[[ Supplied records, beginning ]]
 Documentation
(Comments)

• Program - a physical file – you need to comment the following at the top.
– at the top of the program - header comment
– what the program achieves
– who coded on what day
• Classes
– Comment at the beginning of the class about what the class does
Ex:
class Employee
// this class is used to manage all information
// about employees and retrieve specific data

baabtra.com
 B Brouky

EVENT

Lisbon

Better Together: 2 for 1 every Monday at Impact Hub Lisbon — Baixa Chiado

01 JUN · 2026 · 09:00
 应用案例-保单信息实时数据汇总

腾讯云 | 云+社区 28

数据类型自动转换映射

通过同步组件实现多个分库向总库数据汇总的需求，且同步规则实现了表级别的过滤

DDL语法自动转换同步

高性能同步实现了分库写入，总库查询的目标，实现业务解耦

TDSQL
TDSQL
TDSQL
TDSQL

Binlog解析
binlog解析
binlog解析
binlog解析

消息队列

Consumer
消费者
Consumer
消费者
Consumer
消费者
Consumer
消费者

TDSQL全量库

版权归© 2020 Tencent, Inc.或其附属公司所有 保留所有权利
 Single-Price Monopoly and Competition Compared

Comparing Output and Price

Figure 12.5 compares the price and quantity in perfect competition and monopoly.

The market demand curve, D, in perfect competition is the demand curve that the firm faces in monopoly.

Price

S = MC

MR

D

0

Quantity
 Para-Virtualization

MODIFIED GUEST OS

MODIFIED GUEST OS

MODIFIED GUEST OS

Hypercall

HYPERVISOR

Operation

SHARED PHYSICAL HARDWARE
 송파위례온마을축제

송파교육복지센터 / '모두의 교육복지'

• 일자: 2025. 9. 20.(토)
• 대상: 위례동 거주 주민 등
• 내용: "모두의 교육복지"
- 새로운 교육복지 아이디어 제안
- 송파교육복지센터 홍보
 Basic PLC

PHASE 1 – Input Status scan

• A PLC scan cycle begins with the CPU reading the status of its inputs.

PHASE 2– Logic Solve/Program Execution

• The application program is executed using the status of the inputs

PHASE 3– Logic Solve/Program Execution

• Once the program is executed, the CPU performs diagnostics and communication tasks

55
[[ Supplied records, end ]]
Scan the entries above and show each line that contains the word "inputs".

- _Response area_:
• A PLC scan cycle begins with the CPU reading the status of its inputs.
• The application program is executed using the status of the inputs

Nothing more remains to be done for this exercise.